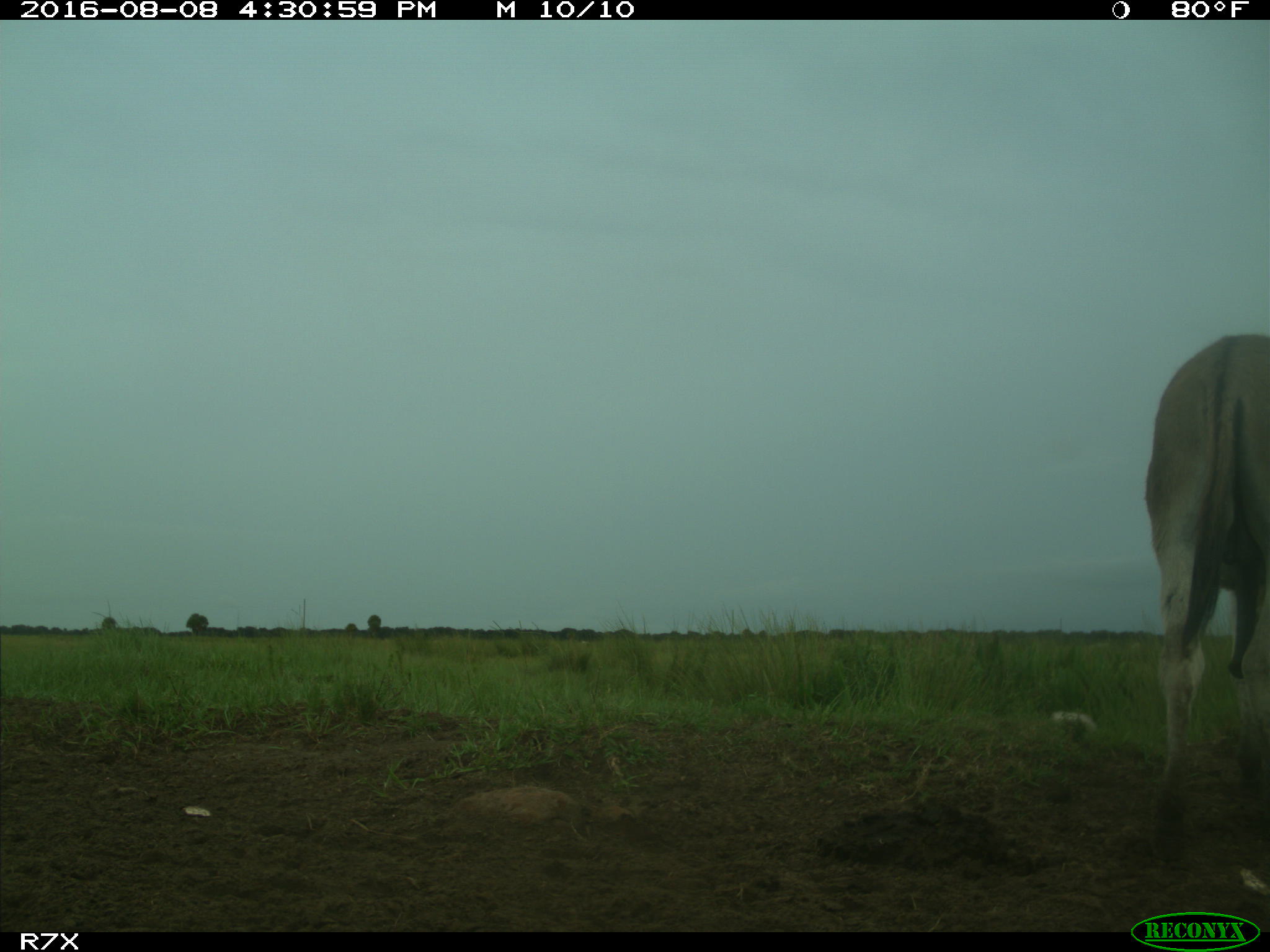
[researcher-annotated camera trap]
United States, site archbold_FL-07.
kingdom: Animalia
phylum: Chordata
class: Mammalia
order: Perissodactyla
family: Equidae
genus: Equus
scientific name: Equus africanus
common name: african wild ass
Equus africanus (african wild ass).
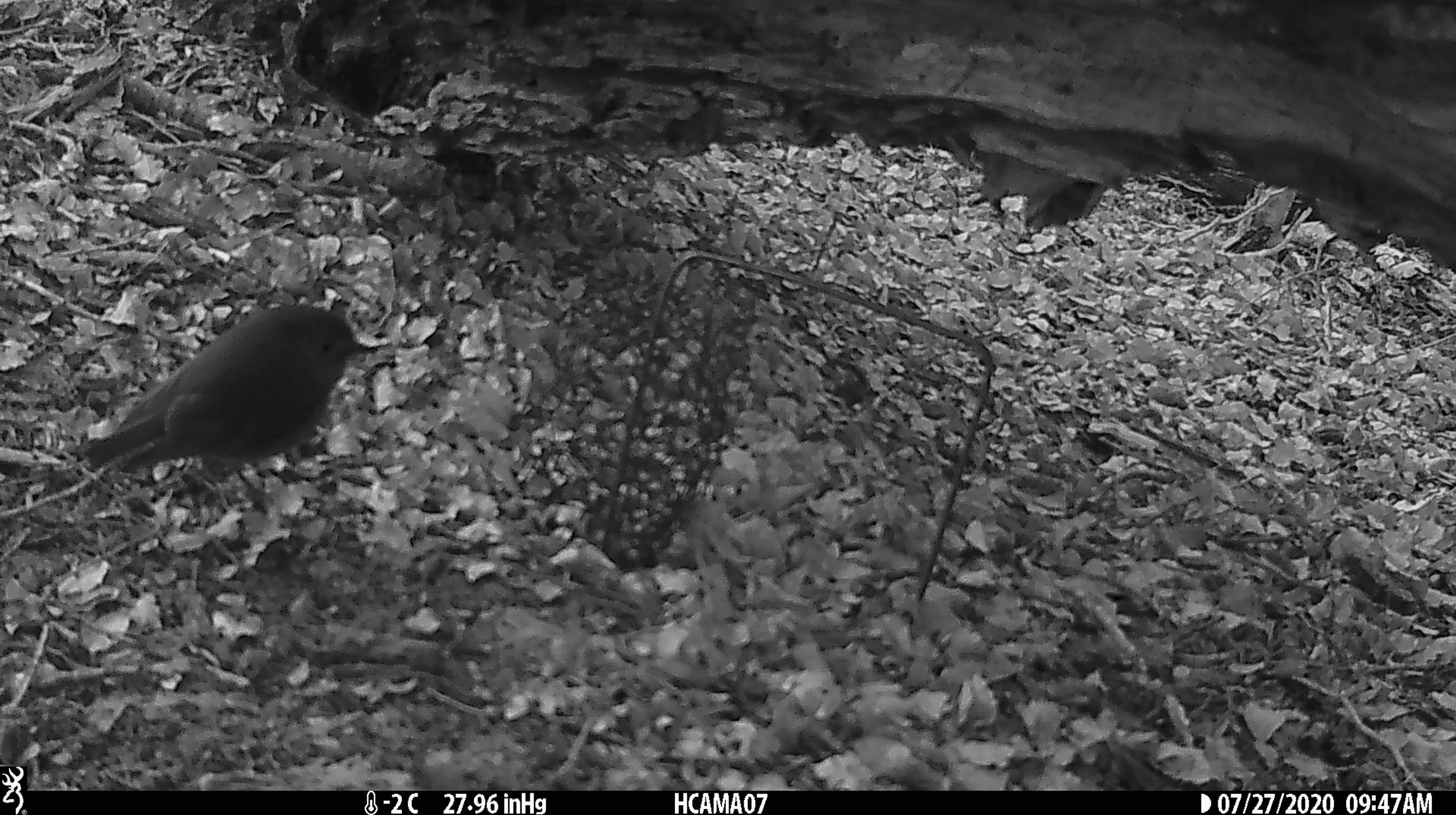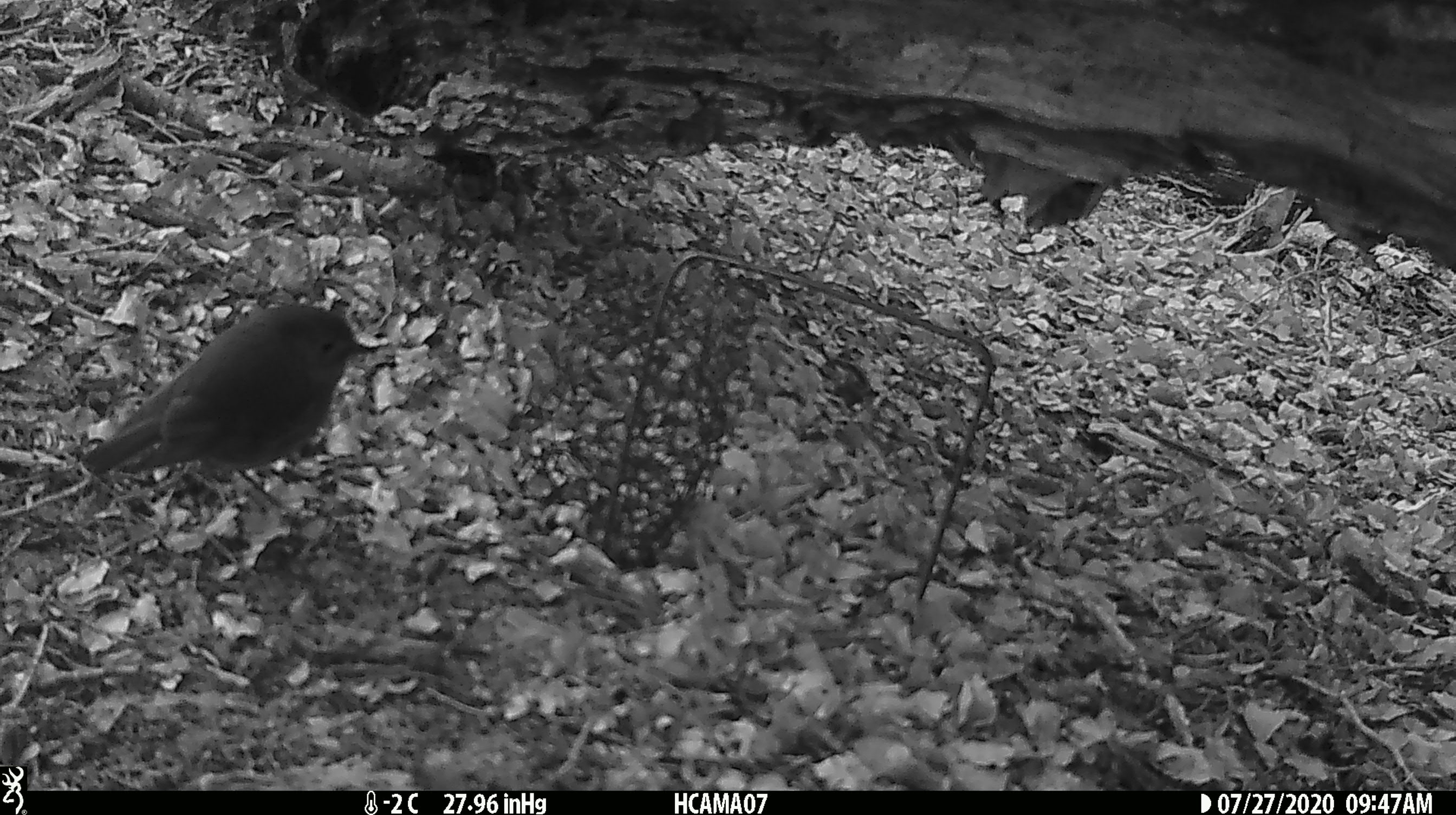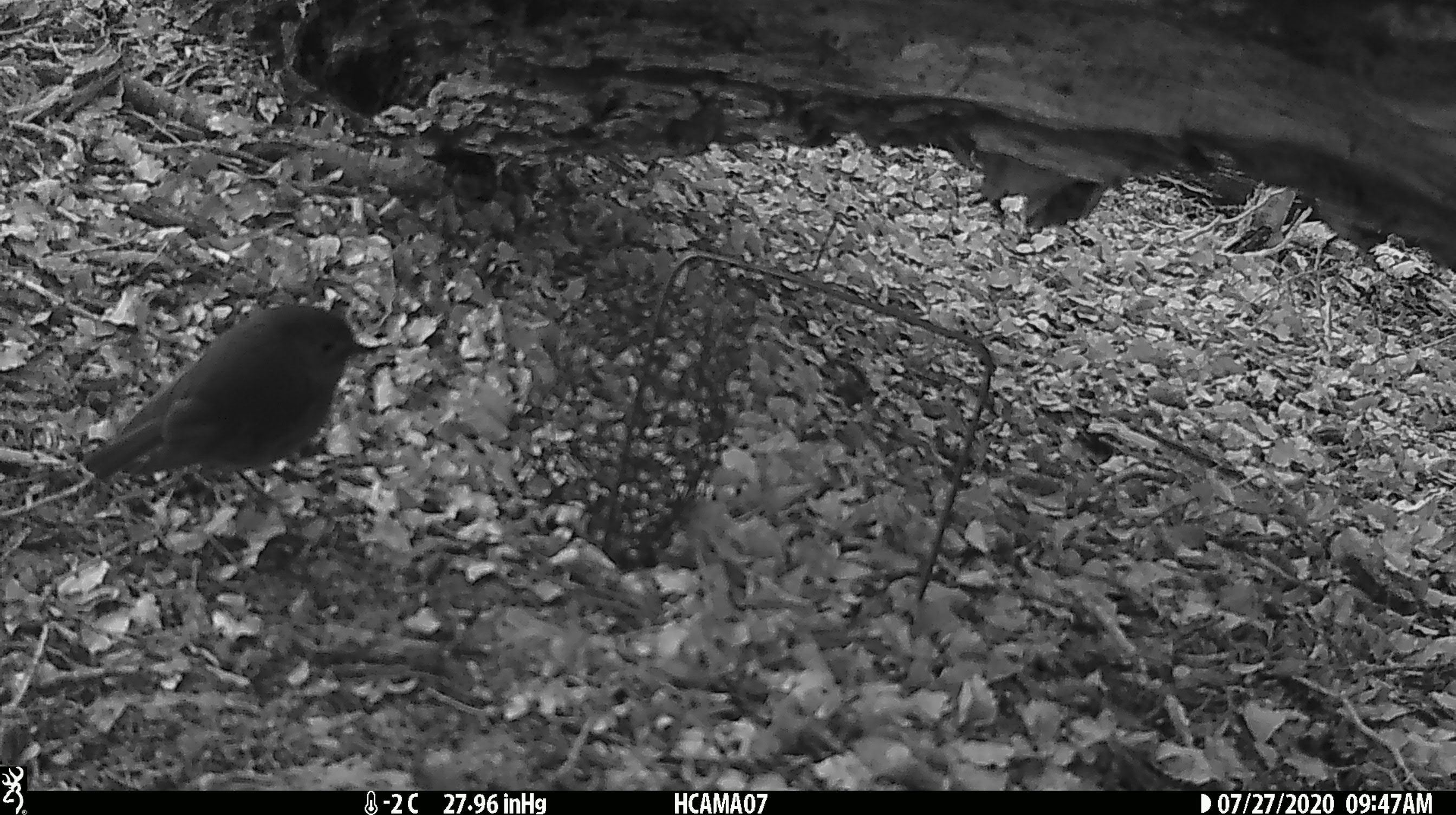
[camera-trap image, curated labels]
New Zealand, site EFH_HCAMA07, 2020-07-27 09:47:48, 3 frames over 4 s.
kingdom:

Task prompt ->
Leave out the pictures and return, exactly as written, only the lines from the line with "scientific name: Equus africanus" through the end of the records above.

Answer space ->
scientific name: Equus africanus
common name: african wild ass
Equus africanus (african wild ass).
[camera-trap image, curated labels]
New Zealand, site EFH_HCAMA07, 2020-07-27 09:47:48, 3 frames over 4 s.
kingdom:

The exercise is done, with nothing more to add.